Open elnikkis opened 1 month ago

elnikkis commented 1 month ago

I'm encountering an issue with the randomness of results when using this library for language detection. The following code produces different detection results each time it's executed.

Code:

from lingua import Language, LanguageDetectorBuilder
detector = LanguageDetectorBuilder.from_all_languages().build()

text = '考え過ぎ(´・ω・`)'  # This is Japanese text

for i in range(10):
    print(f'Iter {i}')
    print(detector.detect_language_of(text))
    confidence_values = detector.compute_language_confidence_values(text)
    for confidence in confidence_values:
        if confidence.value > 0.0:
            print(confidence.language.name, confidence.value)

Output:

Iter 0
Language.CHINESE
CHINESE 0.6189690345603295
JAPANESE 0.38103096543967047
Iter 1
Language.JAPANESE
JAPANESE 1.0
Iter 2
Language.JAPANESE
JAPANESE 1.0
Iter 3
Language.CHINESE
JAPANESE 1.0
Iter 4
Language.JAPANESE
JAPANESE 1.0
Iter 5
Language.CHINESE
CHINESE 0.6189690345603293
JAPANESE 0.3810309654396707
Iter 6
Language.CHINESE
CHINESE 0.6189690345603293
JAPANESE 0.3810309654396707
Iter 7
Language.JAPANESE
CHINESE 0.6189690345603293
JAPANESE 0.3810309654396707
Iter 8
Language.JAPANESE
CHINESE 0.6189690345603293
JAPANESE 0.3810309654396707
Iter 9
Language.CHINESE
CHINESE 0.6189690345603293
JAPANESE 0.3810309654396707

This variability in results is problematic for reproducibility.
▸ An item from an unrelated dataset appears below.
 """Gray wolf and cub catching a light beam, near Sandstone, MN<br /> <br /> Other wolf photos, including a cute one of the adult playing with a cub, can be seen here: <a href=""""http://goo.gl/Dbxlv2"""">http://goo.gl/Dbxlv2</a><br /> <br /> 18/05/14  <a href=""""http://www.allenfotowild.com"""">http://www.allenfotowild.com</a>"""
Is there a way to fix or stabilize the output so that it remains consistent across multiple runs?

Version information:

pemistahl commented 1 month ago

This should definitely not happen. Thanks for letting me know. Does this happen with other languages, too? I will try to reproduce and fix it.

elnikkis commented 1 month ago

I noticed two additional points:

(1) In addition to the text shown in the initial issue, I found that misclassification also occurs with the following input texts. What these have in common is that they all contain emoticons. The symbols in these emoticons include characters that are not Japanese.

ご尊顔(ㅅ˘ㅂ˘)✨✨
考え過ぎ(´・ω・`)
大往生でしょ(´・ω・`)
大正義ダンテ98(´・ω・`)

(2) When preparing the detector, I tried four different patterns. The fourth detector works correctly:

detector = LanguageDetectorBuilder.from_all_languages().build()  # buggy
detector = LanguageDetectorBuilder.from_all_spoken_languages().build()  # buggy
detector = LanguageDetectorBuilder.from_languages(*Language.all()).build()  # buggy
detector = LanguageDetectorBuilder.from_languages(Language.JAPANESE, Language.CHINESE).build()  # consistent result

This suggests that there might be an issue with the detection data for one or more languages.

I hope this information is helpful to you.